Note that Mollusk currently supports two types of fixtures: Mollusk's own fixture layout and the fixture layout used by the Firedancer team. Both of these layouts stem from Protobuf definitions.

These layouts live in separate crates, but a snippet of the Mollusk input data for a fixture can be found below:

/// Instruction context fixture.
pub struct Context {
    /// The compute budget to use for the simulation.
    pub compute_budget: ComputeBudget,
    /// The feature set to use for the simulation.
    pub feature_set: FeatureSet,
    /// The runtime sysvars to use for the simulation.
    pub sysvars: Sysvars,
    /// The program ID of the program being invoked.
    pub program_id: Pubkey,
    /// Accounts to pass to the instruction.
    pub instruction_accounts: Vec<AccountMeta>,
    /// The instruction data.
    pub instruction_data: Vec<u8>,
    /// Input accounts with state.
    pub accounts: Vec<(Pubkey, Account)>,
}

Loading and Executing Fixtures

Mollusk can also execute fixtures, just like it can with instructions. The process_fixture method will process a fixture and return the result, while process_and_validate_fixture will process a fixture and compare the result against the fixture's effects.

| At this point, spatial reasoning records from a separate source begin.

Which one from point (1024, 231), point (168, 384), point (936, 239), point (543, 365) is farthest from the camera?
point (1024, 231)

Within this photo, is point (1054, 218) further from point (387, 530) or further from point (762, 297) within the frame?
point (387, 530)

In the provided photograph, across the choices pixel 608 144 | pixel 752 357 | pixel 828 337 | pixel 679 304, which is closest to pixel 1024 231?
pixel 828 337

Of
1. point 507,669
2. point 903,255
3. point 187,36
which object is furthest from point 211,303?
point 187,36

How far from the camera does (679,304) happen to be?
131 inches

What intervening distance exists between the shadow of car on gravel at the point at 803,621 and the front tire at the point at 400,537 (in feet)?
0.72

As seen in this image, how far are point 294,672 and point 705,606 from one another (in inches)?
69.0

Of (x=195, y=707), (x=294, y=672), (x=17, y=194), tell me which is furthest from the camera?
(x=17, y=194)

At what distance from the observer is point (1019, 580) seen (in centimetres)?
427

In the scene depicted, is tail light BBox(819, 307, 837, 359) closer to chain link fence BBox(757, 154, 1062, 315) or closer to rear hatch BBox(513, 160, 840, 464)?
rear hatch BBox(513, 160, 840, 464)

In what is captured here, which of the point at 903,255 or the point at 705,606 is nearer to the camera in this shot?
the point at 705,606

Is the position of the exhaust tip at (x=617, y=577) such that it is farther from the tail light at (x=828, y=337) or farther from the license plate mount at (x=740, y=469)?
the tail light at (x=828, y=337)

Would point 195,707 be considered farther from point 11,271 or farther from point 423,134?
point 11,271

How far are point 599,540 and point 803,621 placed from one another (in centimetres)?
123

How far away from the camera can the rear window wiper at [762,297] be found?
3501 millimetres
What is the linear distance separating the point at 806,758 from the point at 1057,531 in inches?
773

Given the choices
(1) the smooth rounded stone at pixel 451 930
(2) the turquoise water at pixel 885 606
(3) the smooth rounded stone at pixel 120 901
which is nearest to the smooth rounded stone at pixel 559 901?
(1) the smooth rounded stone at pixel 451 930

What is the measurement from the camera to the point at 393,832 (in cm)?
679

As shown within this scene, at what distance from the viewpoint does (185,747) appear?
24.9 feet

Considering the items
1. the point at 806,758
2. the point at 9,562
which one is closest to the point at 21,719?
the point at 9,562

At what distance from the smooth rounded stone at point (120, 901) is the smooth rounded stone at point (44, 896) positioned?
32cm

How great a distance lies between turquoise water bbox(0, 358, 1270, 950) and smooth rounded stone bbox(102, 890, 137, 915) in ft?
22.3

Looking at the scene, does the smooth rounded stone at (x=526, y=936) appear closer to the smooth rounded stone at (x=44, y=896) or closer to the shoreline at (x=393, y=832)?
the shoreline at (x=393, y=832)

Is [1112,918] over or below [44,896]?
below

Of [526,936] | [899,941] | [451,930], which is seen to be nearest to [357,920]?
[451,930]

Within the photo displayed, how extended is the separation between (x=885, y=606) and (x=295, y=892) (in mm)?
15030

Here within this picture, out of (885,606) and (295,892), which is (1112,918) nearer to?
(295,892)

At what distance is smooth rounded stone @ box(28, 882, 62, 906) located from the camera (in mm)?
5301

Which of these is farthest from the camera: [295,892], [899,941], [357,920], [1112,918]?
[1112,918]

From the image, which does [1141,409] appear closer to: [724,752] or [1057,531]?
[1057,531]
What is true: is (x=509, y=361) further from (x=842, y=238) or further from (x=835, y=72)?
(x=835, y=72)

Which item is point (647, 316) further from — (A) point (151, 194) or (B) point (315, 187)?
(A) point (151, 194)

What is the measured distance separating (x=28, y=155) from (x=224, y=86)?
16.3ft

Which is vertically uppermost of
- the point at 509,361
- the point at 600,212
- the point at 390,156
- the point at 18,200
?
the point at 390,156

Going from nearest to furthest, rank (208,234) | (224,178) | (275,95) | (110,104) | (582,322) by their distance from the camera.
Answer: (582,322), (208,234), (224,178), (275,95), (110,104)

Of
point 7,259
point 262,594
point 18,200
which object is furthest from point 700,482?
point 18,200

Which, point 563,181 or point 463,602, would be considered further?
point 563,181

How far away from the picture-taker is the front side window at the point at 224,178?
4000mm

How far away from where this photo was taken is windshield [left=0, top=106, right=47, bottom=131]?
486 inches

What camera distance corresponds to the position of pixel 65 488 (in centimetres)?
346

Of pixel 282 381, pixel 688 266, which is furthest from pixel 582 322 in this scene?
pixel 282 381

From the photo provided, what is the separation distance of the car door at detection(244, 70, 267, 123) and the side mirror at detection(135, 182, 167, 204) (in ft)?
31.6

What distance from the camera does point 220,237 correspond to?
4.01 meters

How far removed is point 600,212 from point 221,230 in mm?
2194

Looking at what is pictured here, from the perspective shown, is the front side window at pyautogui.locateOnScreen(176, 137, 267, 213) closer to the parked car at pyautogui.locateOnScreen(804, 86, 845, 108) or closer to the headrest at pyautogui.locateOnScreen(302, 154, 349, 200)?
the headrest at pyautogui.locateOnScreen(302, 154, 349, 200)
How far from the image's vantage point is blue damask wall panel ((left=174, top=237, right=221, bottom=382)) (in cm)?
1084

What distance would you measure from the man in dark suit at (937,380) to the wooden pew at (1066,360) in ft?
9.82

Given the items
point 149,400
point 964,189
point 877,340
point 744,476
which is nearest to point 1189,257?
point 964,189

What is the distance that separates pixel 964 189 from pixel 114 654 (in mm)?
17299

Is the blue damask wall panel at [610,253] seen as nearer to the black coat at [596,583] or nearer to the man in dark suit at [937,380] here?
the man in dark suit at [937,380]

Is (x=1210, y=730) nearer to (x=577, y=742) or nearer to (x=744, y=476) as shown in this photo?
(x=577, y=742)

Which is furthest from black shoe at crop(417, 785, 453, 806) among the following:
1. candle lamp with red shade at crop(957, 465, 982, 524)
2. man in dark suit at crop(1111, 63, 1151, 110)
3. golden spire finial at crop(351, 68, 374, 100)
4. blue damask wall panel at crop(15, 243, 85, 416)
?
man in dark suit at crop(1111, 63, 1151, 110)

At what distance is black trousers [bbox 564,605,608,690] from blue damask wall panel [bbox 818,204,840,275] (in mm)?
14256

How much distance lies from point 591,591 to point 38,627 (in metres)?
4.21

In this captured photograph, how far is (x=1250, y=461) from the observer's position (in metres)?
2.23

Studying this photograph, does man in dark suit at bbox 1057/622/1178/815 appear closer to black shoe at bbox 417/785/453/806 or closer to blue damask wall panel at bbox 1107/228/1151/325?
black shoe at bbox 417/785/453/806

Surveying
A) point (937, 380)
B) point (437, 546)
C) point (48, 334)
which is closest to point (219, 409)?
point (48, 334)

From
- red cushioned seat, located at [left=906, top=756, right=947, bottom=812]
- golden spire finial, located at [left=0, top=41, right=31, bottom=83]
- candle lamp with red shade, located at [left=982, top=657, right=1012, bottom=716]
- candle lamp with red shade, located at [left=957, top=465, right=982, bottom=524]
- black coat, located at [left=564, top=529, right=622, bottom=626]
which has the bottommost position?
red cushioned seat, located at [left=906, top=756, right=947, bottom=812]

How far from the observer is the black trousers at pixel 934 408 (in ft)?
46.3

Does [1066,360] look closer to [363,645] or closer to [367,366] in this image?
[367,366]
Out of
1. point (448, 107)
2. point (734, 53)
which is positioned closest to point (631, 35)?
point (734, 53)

An additional method, process_and_partially_validate_fixture, allows developers to compare the result against the fixture's effects using a specific subset of checks, rather than the entire set of effects. This may be useful if you wish to ignore certain effects, such as compute units consumed.

use {
    mollusk_svm::{Mollusk, fuzz::check::FixtureCheck},
    solana_sdk::{account::Account, pubkey::Pubkey, system_instruction},
    std::{fs, path::Path},
};

let mollusk = Mollusk::default();

for file in fs::read_dir(Path::new("fixtures-dir"))? {
    let fixture = Fixture::load_from_blob_file(&entry?.file_name());

    // Execute the fixture and apply partial checks.
    mollusk.process_and_partially_validate_fixture(
       &fixture,
       &[
           FixtureCheck::ProgramResult,
           FixtureCheck::ReturnData,
           FixtureCheck::all_resulting_accounts(),
        ],
    );
}

Fixtures can be loaded from files or decoded from raw blobs. These capabilities are provided by the respective fixture crates.